▶ _探究材料_:
A - 在这篇关于POJ 3683的题解里,牧师一次能为几对夫妻做仪式?
B - 把POJ 3683题解中从“POJ 3683 Priest”到“不能合理安排,使得每对夫妻都能举办仪式?”这一段重写出来,其中的“牧师”一律换成“神父”。

POJ 3683 Priest John's Busiest Day(2-SAT + 拓扑输出方案)

【题目链接】

http://poj.org/problem?id=3683


【题目大意】

有个小镇上有n对夫妻要举办婚礼,每队夫妻都要请镇上的牧师举行一个仪式,但是镇上只有一个牧师,牧师一次只能为一对夫妻做仪式。

已知每队夫妻的婚礼的起始t1和结束的时间t2, 他们举办仪式的时间是d,仪式只能在婚礼开始的前d时间举行或者在结束之前的d内举行。问牧师能不能合理安排,使得每对夫妻都能举办仪式?


【思路】

对于每一对夫妻,他们要么在开始时做仪式,要么在结束时做仪式,所以是2-SAT模型。

这题要输出任一个方案,研究了好几个小时。。。


【代码】

#include<iostream> 
#include<cstdio>
#include<cstring>
#include<algorithm>
#include<queue>
#define WHITE -1
#define RED 1
#define BLUE 0
using namespace std;

typedef long long int64;

const int MAXN = 1010;
const int VN   = MAXN*2;
const int EN   = 1000010;
int n;

struct Couple{
    int  d;
    int  t1, t2;
}arr[MAXN];

struct Edge{
    int u, v, next;
};


void time_out(int t, int d){
    printf("%02d:%02d %02d:%02d\n", t/60, t%60, (t+d)/60, (t+d)%60);
}

struct Graph{
    int size;
    int head[VN];
    Edge E[EN];
    
    void init(){
        size = 0;
        memset(head, -1, sizeof(head));
    }

    void addEdge(int u, int v){
        E[size].u = u;
        E[size].v = v;
        E[size].next = head[u];
        head[u] = size++;
    }
}g, g2; //g为原图, g2为新图

class Two_SAT{
public:
    bool check(const Graph& g, const int n){
        scc(g, 2*n);
        for(int i=0; i<n; ++i)
            if(belong[i] == belong[i+n])
                return false;
        return true;
    }

    void toposort(const Graph&g, Graph& g1, const int n){
        g1.init();
        memset(indeg, 0, sizeof(indeg));
        for(int i=0; i<n; ++i){
            opp[belong[i]] = belong[i+n];
            opp[belong[i+n]] = belong[i];
        }

        for(int e=0; e<g.size; ++e){
            int u = belong[g.E[e].u];
            int v = belong[g.E[e].v];
            if(u == v) continue;
            ++indeg[u];
            g1.addEdge(v, u);
        }

        queue<int>que;
        memset(color, WHITE, sizeof(color));
        for(int i=1; i<=bcnt; ++i)

▶ _所给数据_:

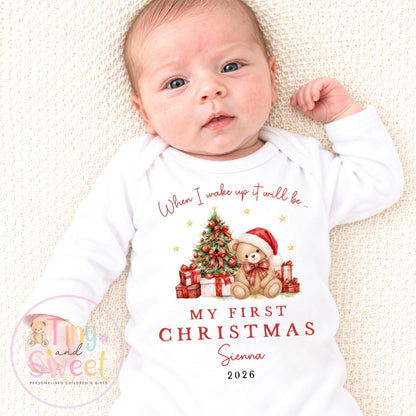 Personalised First Christmas Baby Grow , My First Christmas, Custom Name Sleepsuit, Baby’s First Christmas, Xmas Baby Outfit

▶ _本题答案_:
A - 一次只能为一对夫妻做仪式。

B -
POJ 3683 Priest John's Busiest Day(2-SAT + 拓扑输出方案)

【题目链接】

http://poj.org/problem?id=3683


【题目大意】

有个小镇上有n对夫妻要举办婚礼,每队夫妻都要请镇上的神父举行一个仪式,但是镇上只有一个神父,神父一次只能为一对夫妻做仪式。

已知每队夫妻的婚礼的起始t1和结束的时间t2, 他们举办仪式的时间是d,仪式只能在婚礼开始的前d时间举行或者在结束之前的d内举行。问神父能不能合理安排,使得每对夫妻都能举办仪式?